> _SOURCE DATA_

....

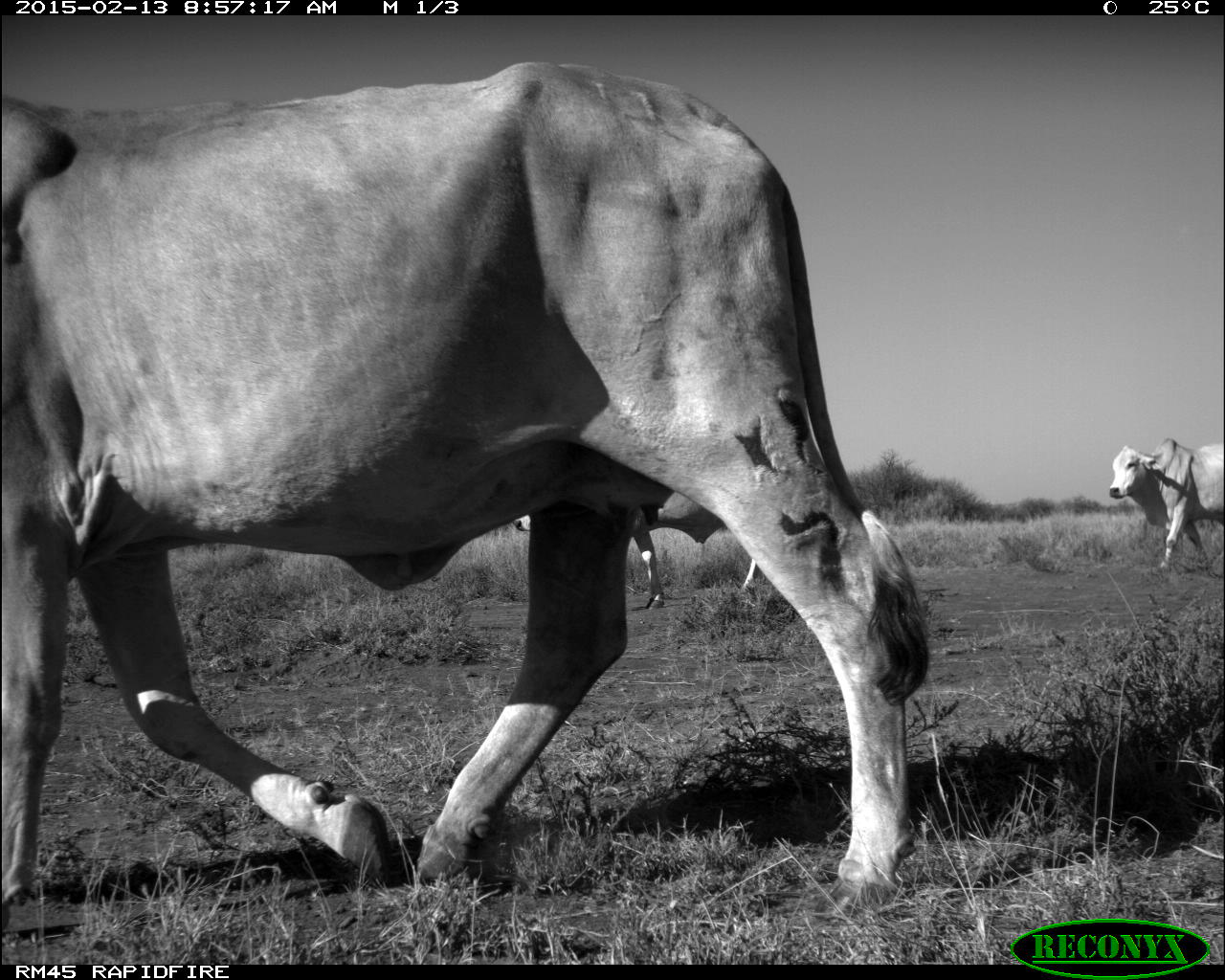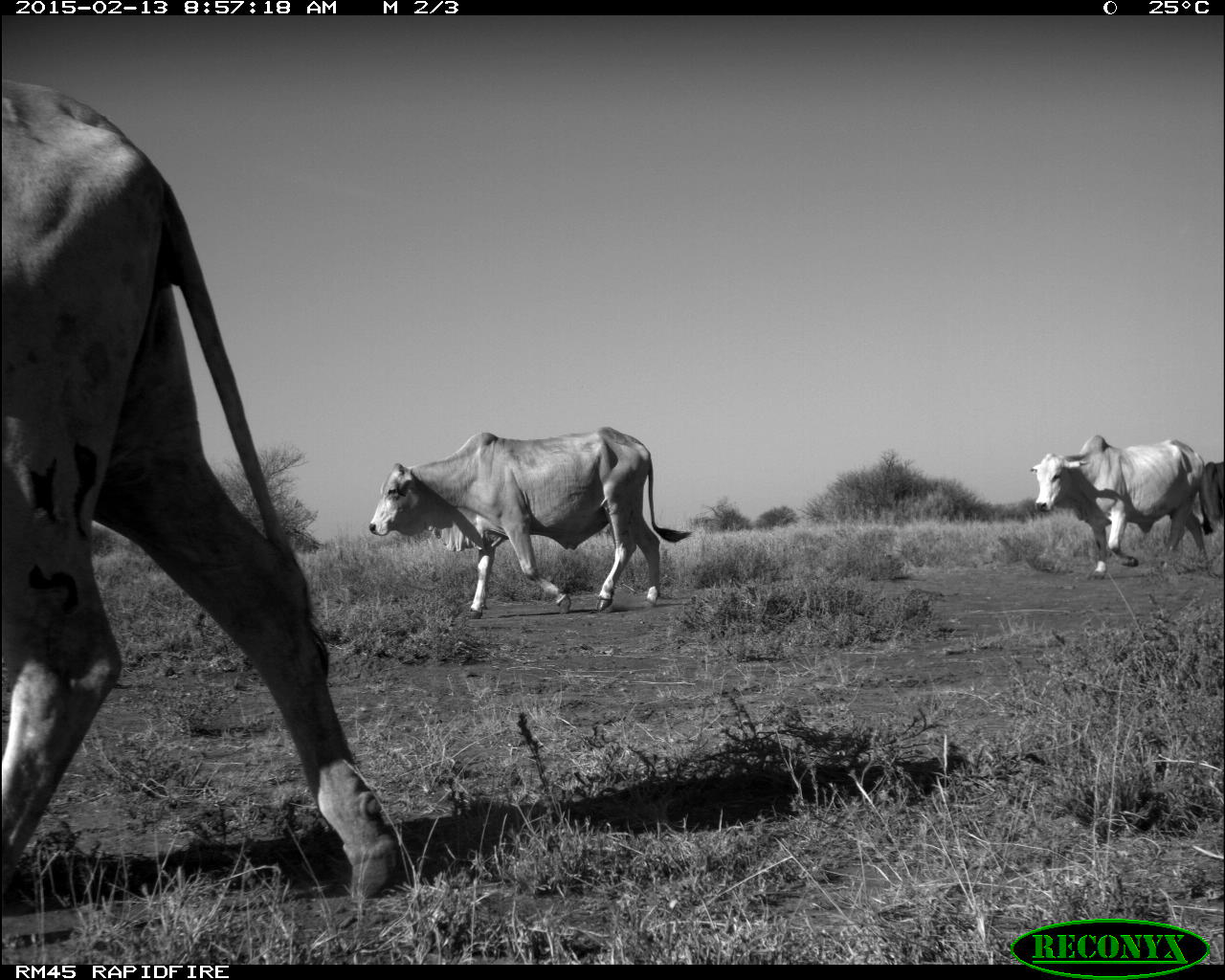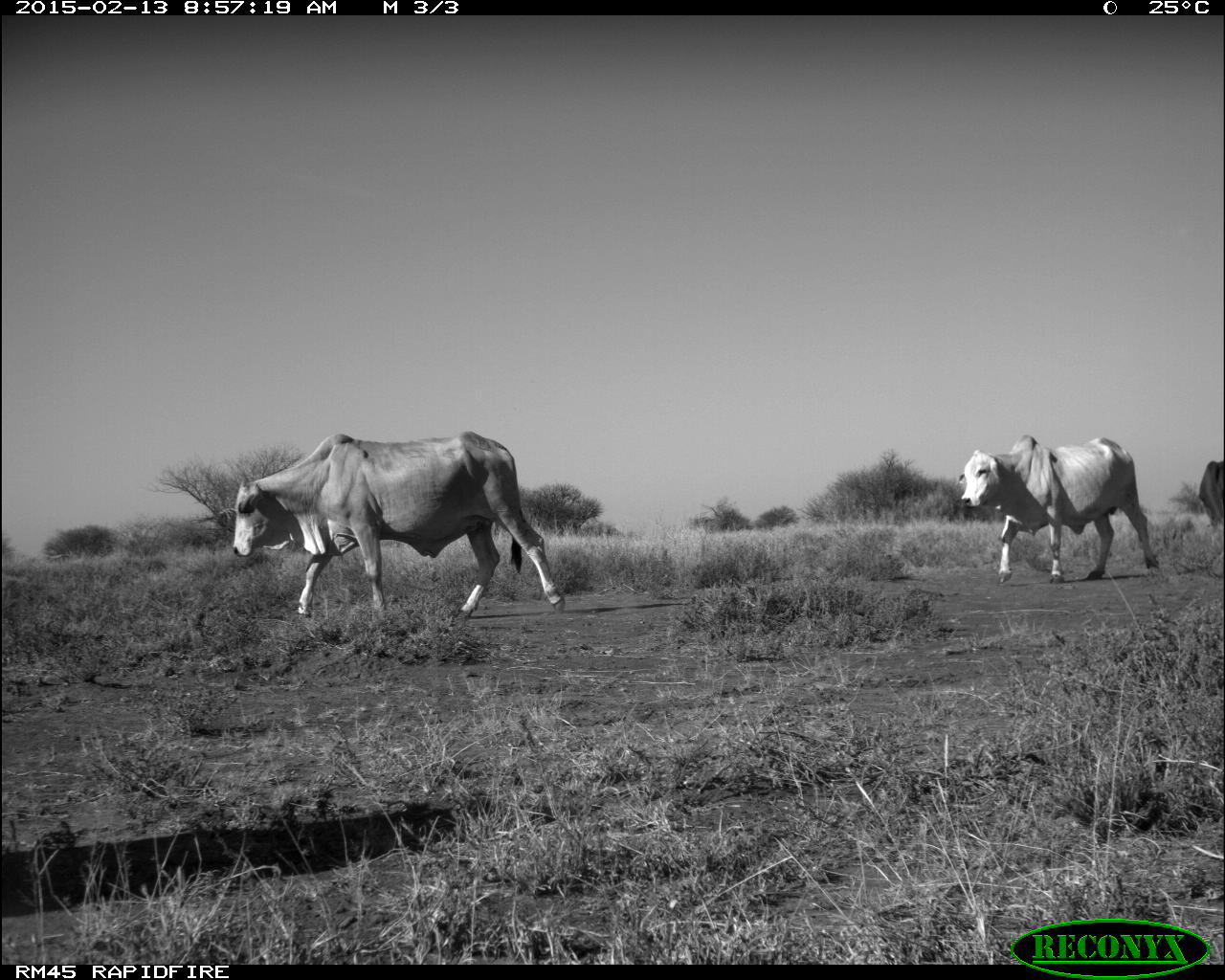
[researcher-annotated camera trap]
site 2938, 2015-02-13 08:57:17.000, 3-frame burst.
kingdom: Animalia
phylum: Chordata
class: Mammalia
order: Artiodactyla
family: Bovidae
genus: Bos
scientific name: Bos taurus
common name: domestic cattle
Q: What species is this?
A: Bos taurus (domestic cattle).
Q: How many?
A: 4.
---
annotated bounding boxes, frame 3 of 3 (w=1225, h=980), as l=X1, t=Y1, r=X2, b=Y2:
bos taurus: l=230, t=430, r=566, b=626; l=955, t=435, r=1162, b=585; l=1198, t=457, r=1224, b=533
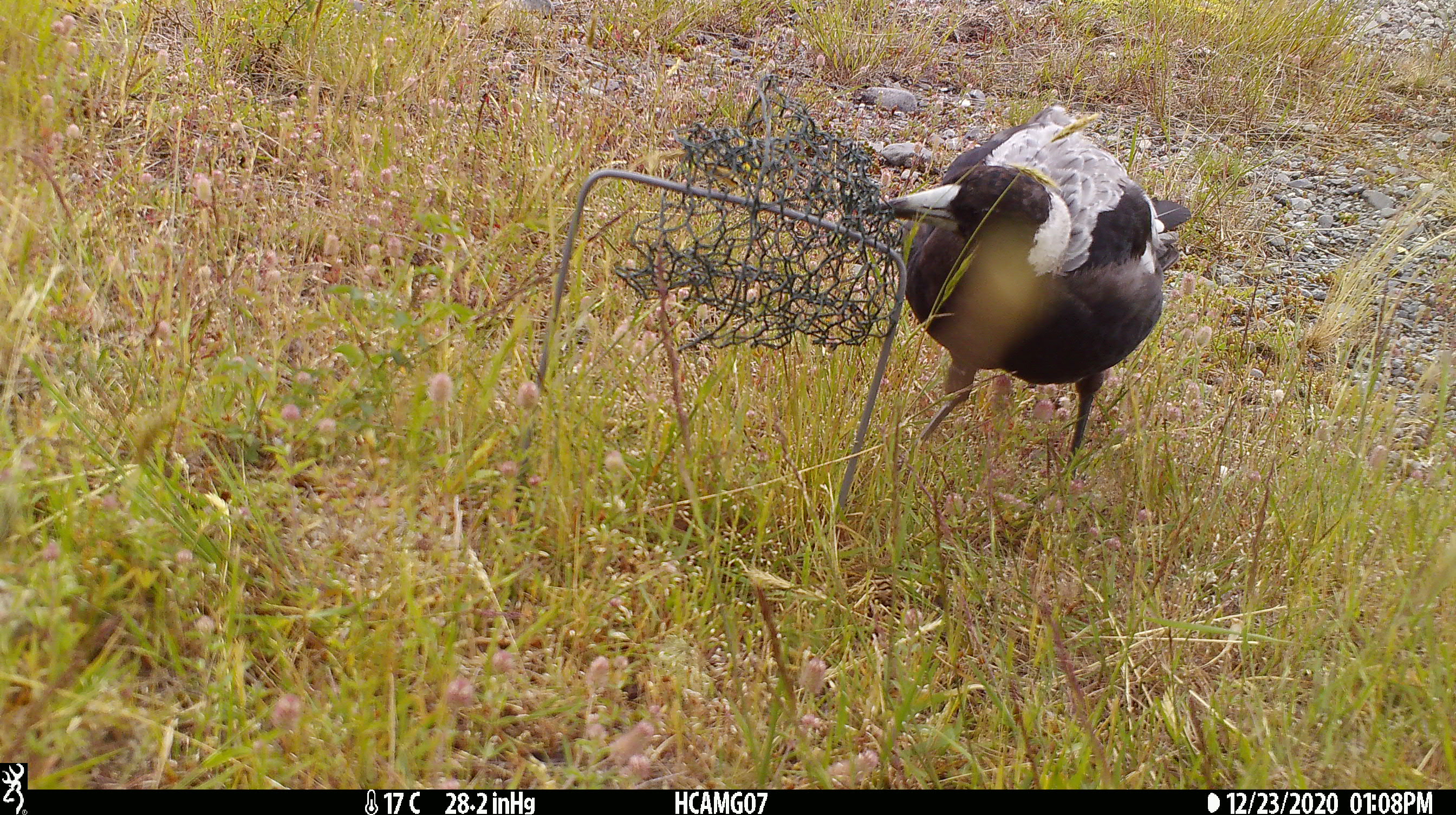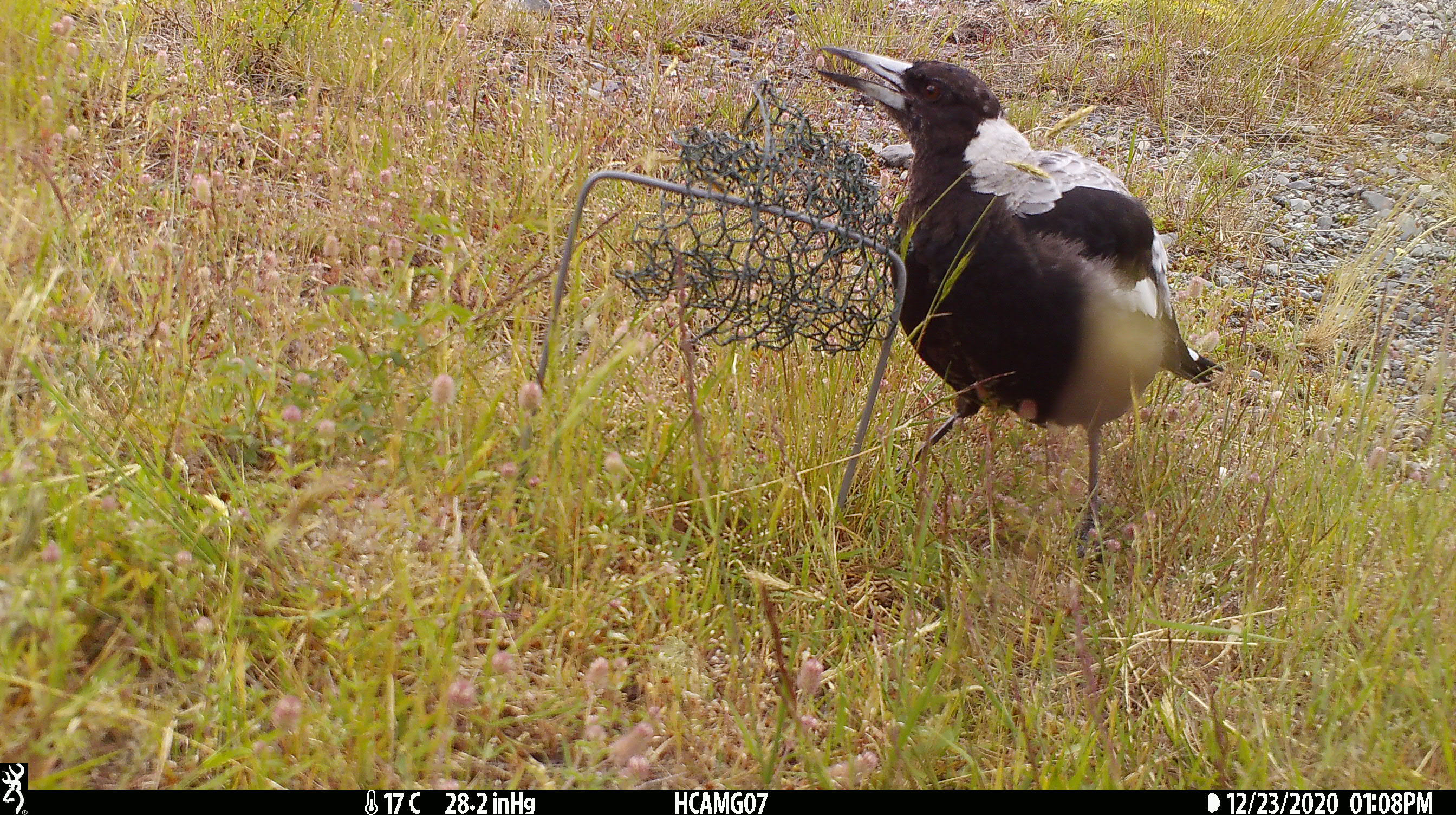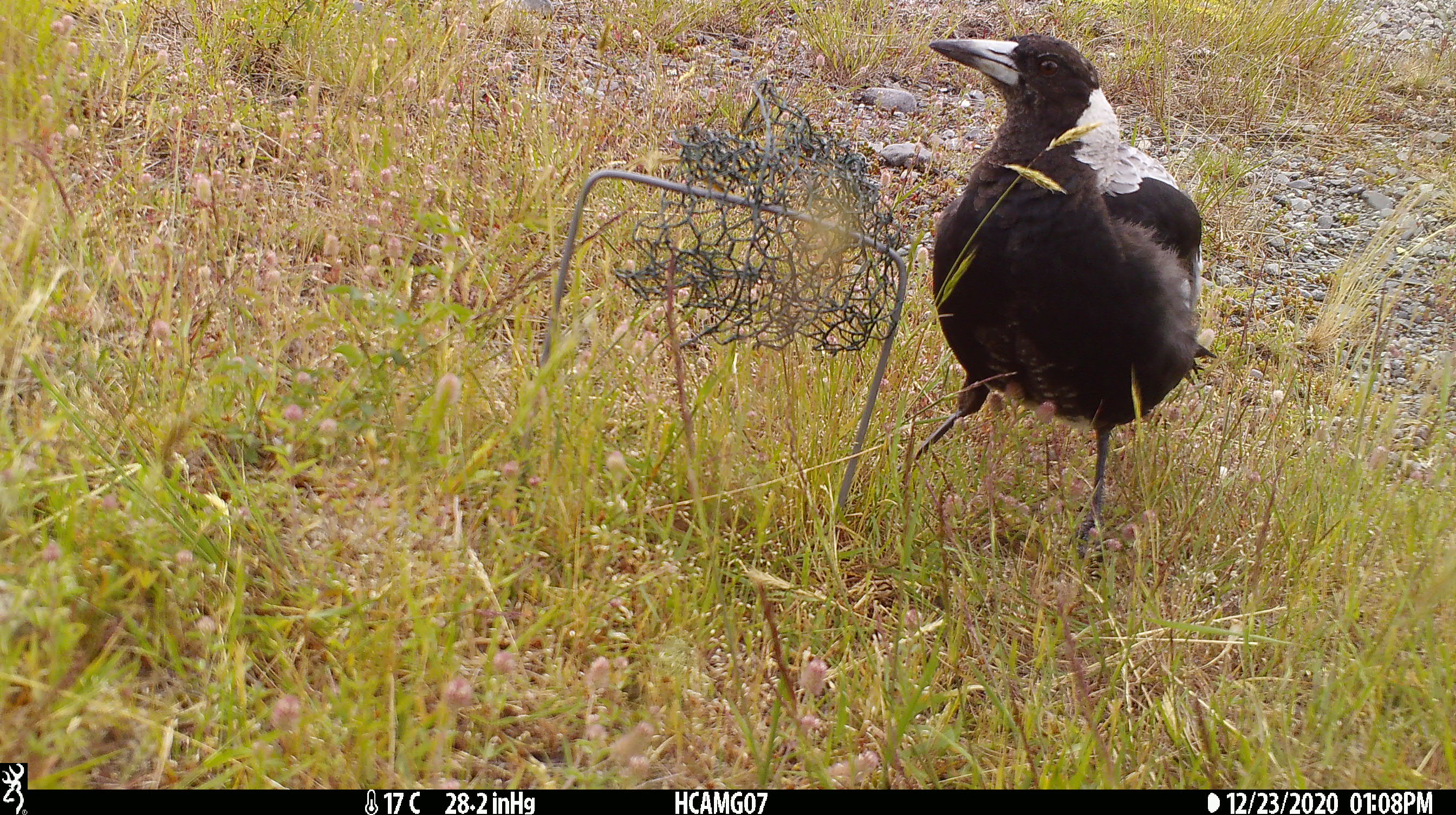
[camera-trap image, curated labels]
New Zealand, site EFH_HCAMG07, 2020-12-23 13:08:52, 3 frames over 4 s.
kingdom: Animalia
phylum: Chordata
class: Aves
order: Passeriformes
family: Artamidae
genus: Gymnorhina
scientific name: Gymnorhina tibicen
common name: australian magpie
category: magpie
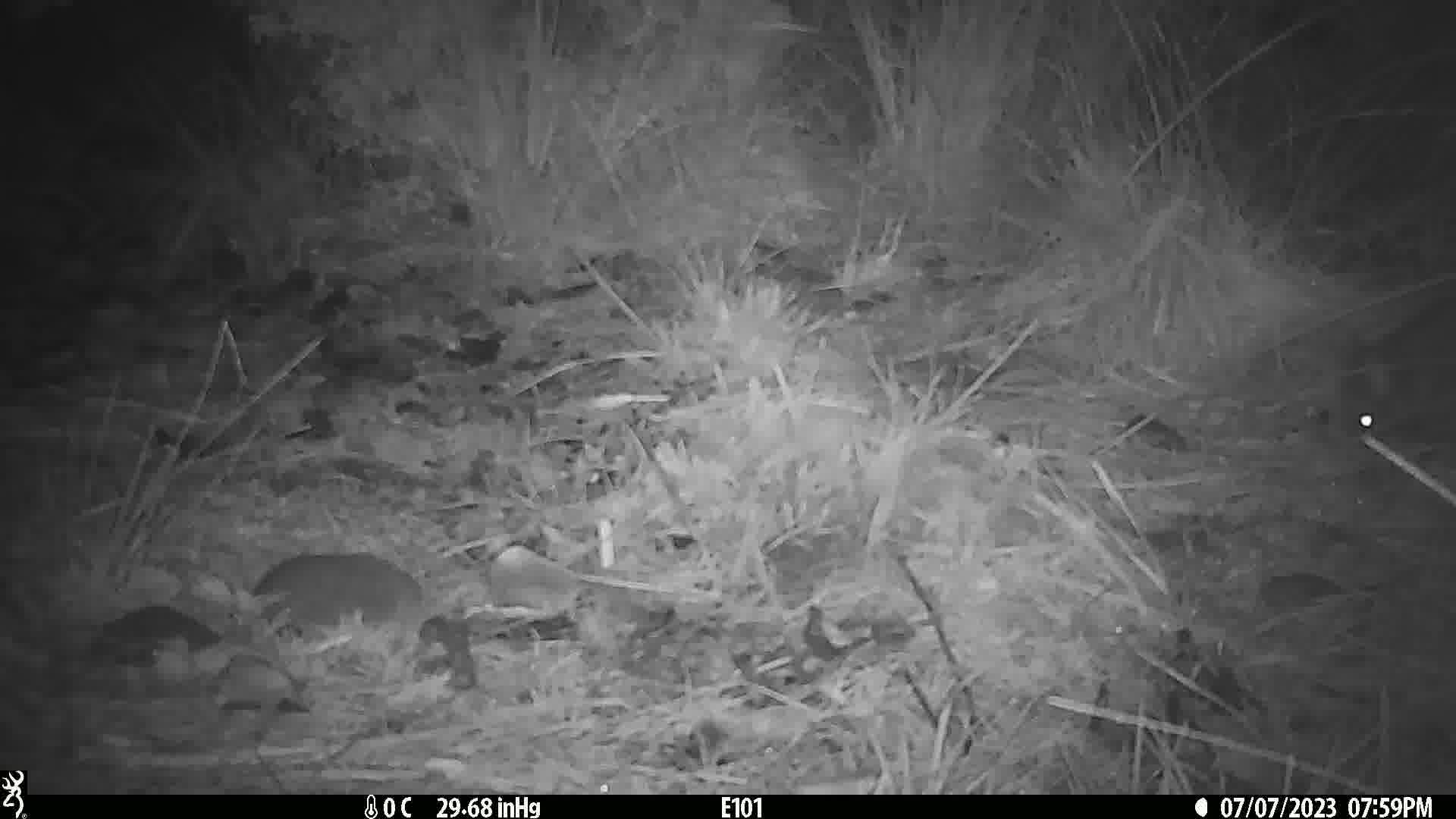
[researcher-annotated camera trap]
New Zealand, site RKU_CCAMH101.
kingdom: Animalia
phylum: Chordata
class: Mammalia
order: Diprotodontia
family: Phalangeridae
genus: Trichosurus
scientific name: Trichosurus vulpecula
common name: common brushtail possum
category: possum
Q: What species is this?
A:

....

> _EXERCISE OBJECTIVE_
Filter the records above for lines with "common".

> _YOUR SOLUTION_
common name: domestic cattle
common name: australian magpie
common name: common brushtail possum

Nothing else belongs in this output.